To that same end, Grossman’s insistence upon “evidence,” seemingly physical evidence, is also grossly problematic — suggesting, perhaps, that she thinks real life is an episode of “Law & Order: SVU” where all victims are blood-stained and covered in bruises? Sexual assault does not need to involve physical force or injury in order to be assault. The FBI itself has acknowledged force is not necessary to define rape, as reflected in their 2012 decision to update what “rape” means. Why can’t Grossman?
Finally, Grossman’s piece ends with a potshots at “women’s rights” and feminism in general, as if eradicating rape is really a bad thing. She writes.
I fear that in the current climate the goal of “women’s rights,” with the compliance of politically motivated government policy and the tacit complicity of college administrators, runs the risk of grounding our most cherished institutions in a veritable snake pit of injustice—not unlike the very injustices the movement itself has for so long sought to correct. Unbridled feminist orthodoxy is no more the answer than are attitudes and policies that victimize the victim.
On the contrary, the fact these tribunals exist are a success of women’s rights, not a sign that uppity ladies have gone haywire. As the aforementioned Center For Public Integrity study discovered, that couldn’t be farther from the truth. The reality is that victims are grossly underserved by our criminal justice system, in a large part due to attitudes from the rape culture that Grossman herself is participating in.
All this being said, I do actually appreciate how Judith Grossman’s piece underscores issues with leaving the investigation of criminal disciplinary matters in the hands of campus authorities. Mostly when I write about rape on college campuses, I write about it from the point-of-view of a young woman who has been assaulted by a fellow student (oftentimes under the influence of alcohol, oftentimes a college athlete) and then doubly assaulted by a feckless campus disciplinary committee that seems more invested in protecting the accused rapist and his athletic position within the school than in bringing the accuser justice.

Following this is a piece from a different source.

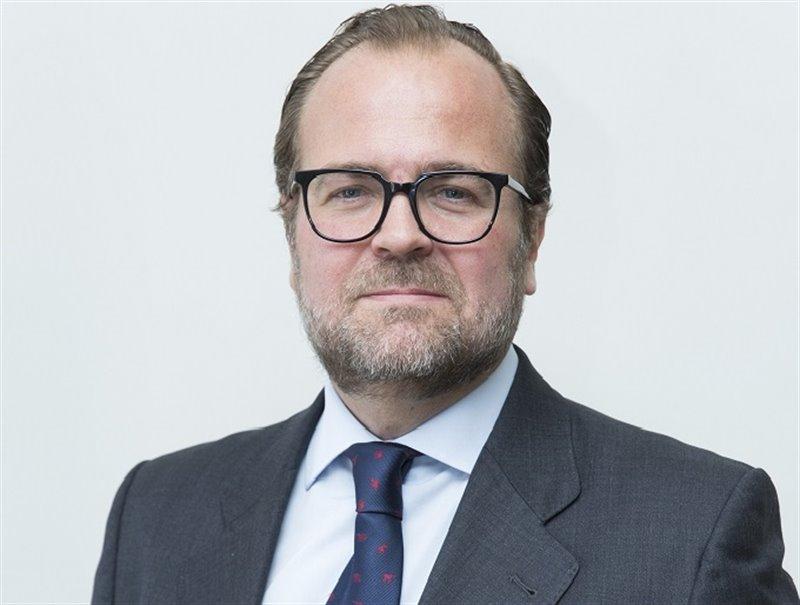 ep carlos gazulla director general de analisis de private equity de altamar capital partners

I’m only lightly touching on and glossing over these issues here in the interest of brevity, but it’s a systemic problem that campuses care more about hushing up misconduct —often doing so by discrediting the accuser’s mental state — so as not to bring the school negative press. For a longer, in-depth explanation of how a college mishandled a rape accusation, read Angie Epifano’s essay “An Account Of Sexual Assault At Amherst College.”
To that end (although not her intended end) Grossman’s piece illustrates how colleges administrators are not criminal justice experts and seem to bungle things about as often as, oh, actual criminal justice experts when it comes to rape. I’m looking at you, Steubenville and Cole Harbor, Nova Scotia.
Grossman’s son may well have been innocent. An op-ed written by the accused’s mother is not the appropriate forum to determine innocence or guilt. But it’s immensely troubling that her grief against her son’s college’s handling of the sexual assault accusation furthers victim-blaming and finds a convenient scapegoat in feminism on the pages of the Wall Street Journal.